Creating a Change Management Process That Works
Manufacturing is vulnerable to constant changes because of the prevalence of advanced technologies – this, in particular, makes change management in the manufacturing industry imperative. There’s no arguing that guides and tool kits on managing changes in processes and equipment operation are important. They provide straightforward instructions on what to do to make new processes and equipment work.
However, people are at the center of a meaningful change management effort.
Resistance is sure to be a first and immediate reaction to significant change. How do you get people on board to create a change management process that works?
Prepare Employees for the Change
This first stage of the change process is usually the most stressful step. It involves sending out a compelling message why the status quo cannot continue and that the change is for the good of everyone and the company.
Let your people know that things have to change in a way that everyone understands. Declining sales figures, worrying customer satisfaction surveys, threats to job stability, and other critical developments, for example, are disturbing indications that can relay your message for change successfully.
Involve Employees in Change Management Planning
Involving employees, especially those whose jobs will be affected, motivates them to get engaged and be proactive participants in the change initiative. Creating an open environment where they have a voice and some degree of power to initiate change is a positive approach that is participative, inclusive and a good source of diverse perspectives and expertise.

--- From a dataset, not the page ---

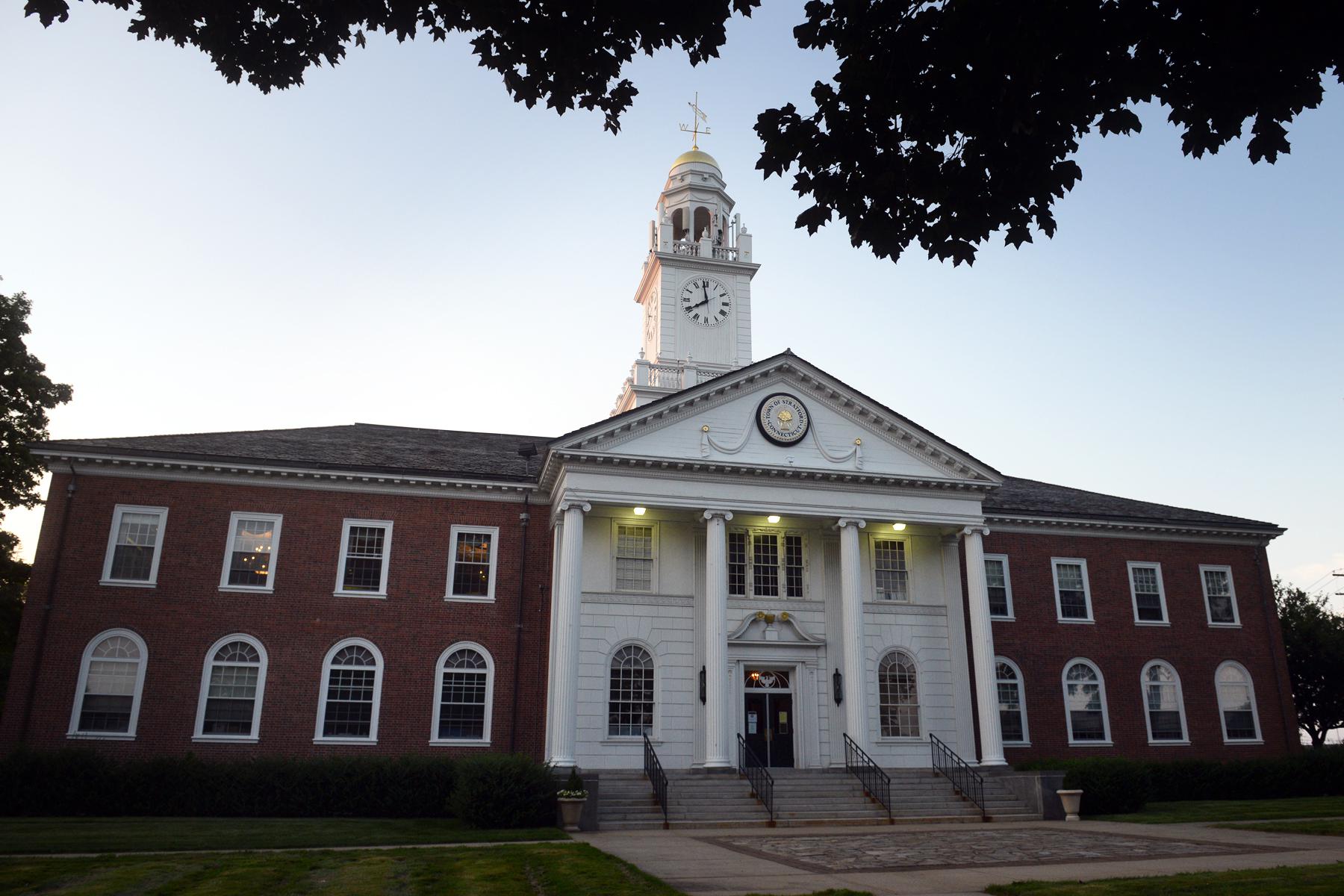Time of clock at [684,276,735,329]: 7:58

Monitor Implementation Progress by Constantly Communicating With Employees
Change management supervisors and employees need to frequently and consistently communicate with each other about change activities through multiple channels, including face-to-face meetings, written messages, emails, video and audio, training, and bulletin boards. More importantly, communication should be an opportunity for everyone to talk and listen, ask questions and get answers, present new ideas or options, and be free to agree and disagree.

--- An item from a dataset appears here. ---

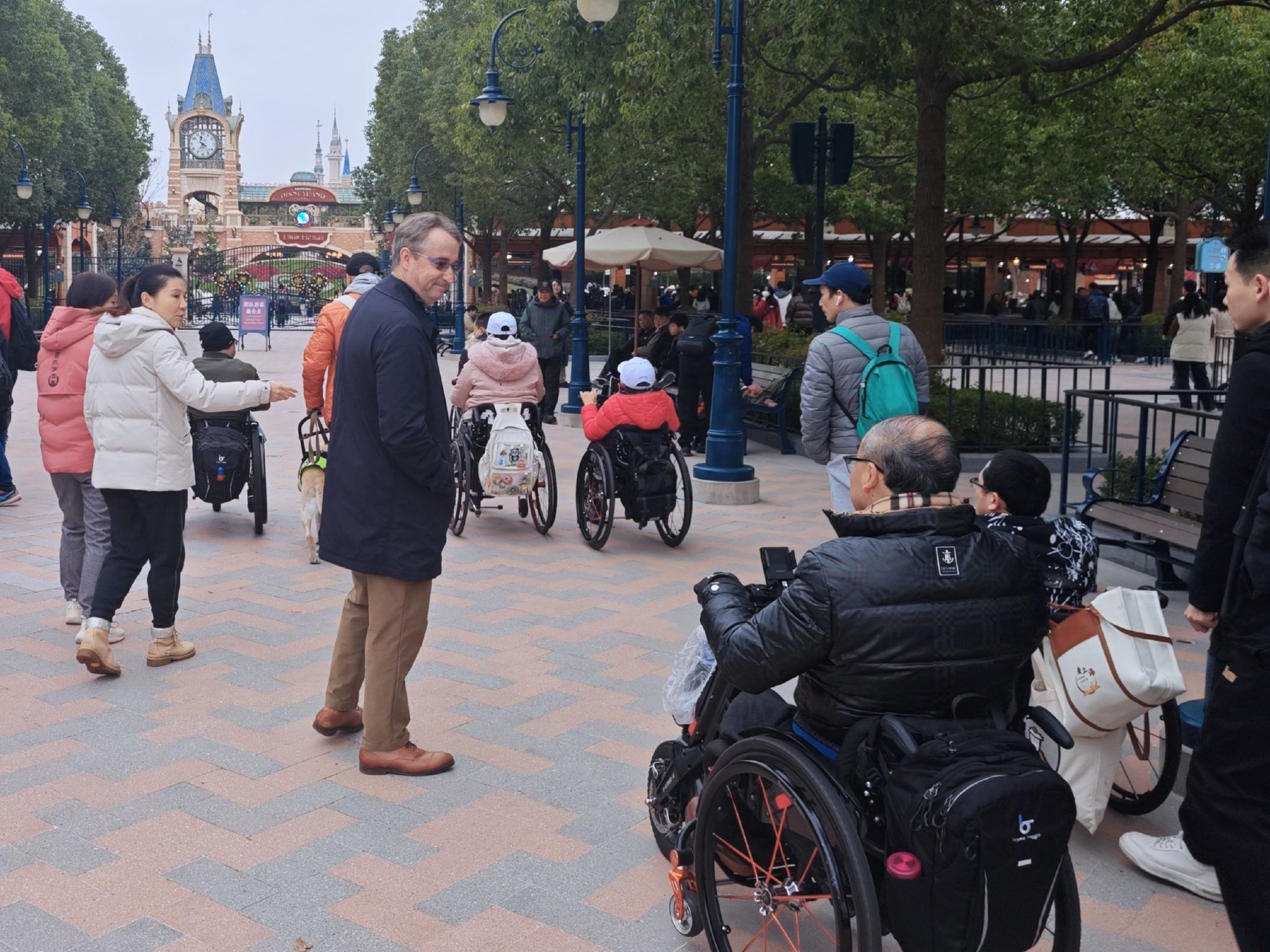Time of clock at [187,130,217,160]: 4:35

Engage with Detractors Early on and Continuously
Your chances of getting all employees on board will not be 100% guaranteed. Complaining, being uncooperative, absences in key meetings, and withholding requested information or resources are common symptoms of resistance. Remedying these symptoms will not improve the defiant attitude of some employees.
Change management leaders need to dig deeper into the root causes of resistance. Resistant employees may lack awareness as to why change is being made, fear a negative impact on their current job, or lack visible support from their managers.
Resistance, being basically an individual circumstance, needs to be addressed at the individual level through meaningful conversations between supervisors and resistant employees.
Manage Change by Managing People
While processes, techniques, machines, and tools are important, focusing on people is crucial in creating a workable change management in the manufacturing industry. After all, it is people who perform the processes and operate the machines. Your best approach, therefore, to a smooth transition to a new way of doing things in the workplace is to use your leadership competency to create a culture that embraces change.